They would spin a yarn for the clumsy, absent-minded detective and he would gobble down their nonsense, dutifully writing in his notepad with his stubby pencil
Growing up, one of my favourite TV shows was Columbo. Columbo was a crime drama series set in Los Angeles starring Peter Falk as a homicide detective.
Columbo was sharp as a tack, but his demeanour was clumsy and bumbling. He wore a baggy trench coat and his hair was usually unkempt. His tie was never straight and his top button was always undone, and there was usually stubble on his chin.
At the start of the show, there would be a murder, seemingly unsolvable, and then Columbo would be assigned the case. I used to sit and concentrate because I knew that at the end of the show Columbo would run down his list of clues as he unmasked the killer. I would sit ticking off the list in my head, seeing what clues I had missed.
What impressed me most about this particular detective was the fact that, though he was brilliant, he dressed shabbily and therefore the criminals – who were sometimes high-class socialites – would underestimate him.

## DATA PROVIDED
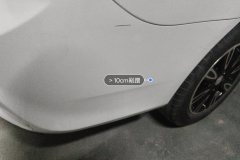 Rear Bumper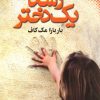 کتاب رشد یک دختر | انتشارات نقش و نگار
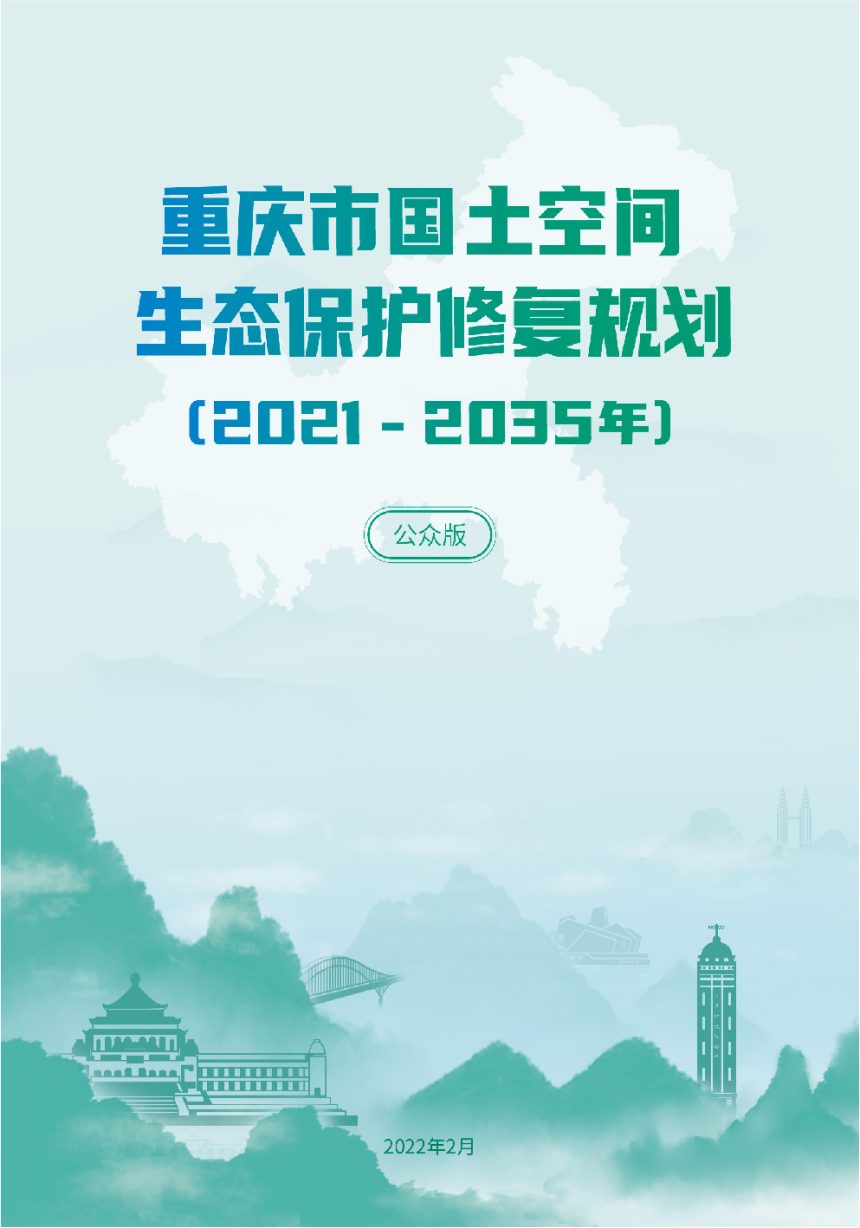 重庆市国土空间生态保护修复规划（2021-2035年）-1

## TASK OBJECTIVE
In the Columbo text, which actor played the homicide detective? Please give the name. This data was drawn from a separate source.

## FINISHED TASK
Peter Falk